I pay to hear a performance because I choose to, because I want to hear that performer. I go to a performance to enjoy myself. I might come away wishing to learn a song I have heard, but that is a secondary matter. If I want to go to learn, I go to a workshop not a performance.

You can start by rediscovery of your local songs. Then listen and learn then adapt and write more....easy

Our local songs don't need rediscovering. There are plenty of people singing them already. Then, tell me how many songs you have written if you think it's so easy. I do not write songs as I find it very difficult, though I do write tunes.

Performers as professionals create scarcity by setting themselves apart. Scarcity causes prices to rise rising prices creates a barrier and not as many people have access.

Once again: complete bollocks. Some performers in other genres might be very expensive, but folk performers are not, on the whole. Yes scarcity might cause prices to rise, but if they rise too much, then nobody will go to the performances so the performer will earn nothing, so at the end of the day it's a matter of what people are prepared to pay.

If there were more demand from an expanded pool of players for expensive instruments their price would come down.

In theory that's correct, but the instrument maker has to cover his costs and good quality instruments need good quality materials and are partially or completely hand made which takes time so there will be a limit to how much the price can come down if the instrument maker is to earn a living.
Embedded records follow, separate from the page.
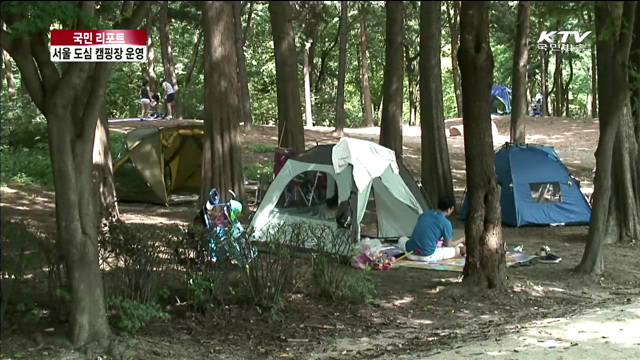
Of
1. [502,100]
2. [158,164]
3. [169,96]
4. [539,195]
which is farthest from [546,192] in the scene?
[502,100]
Your last post is like so many of your others. You have latched on to an idea, but have not thought it through and have only a half-baked idea of the underlying principles. I am an engineer, not an economist but I do have some idea of the principles of supply and demand and it is clear to me that you have not fully understood them or, possibly selected those bits that suit your ideas even if the principles are inappropriately incorrectly applied.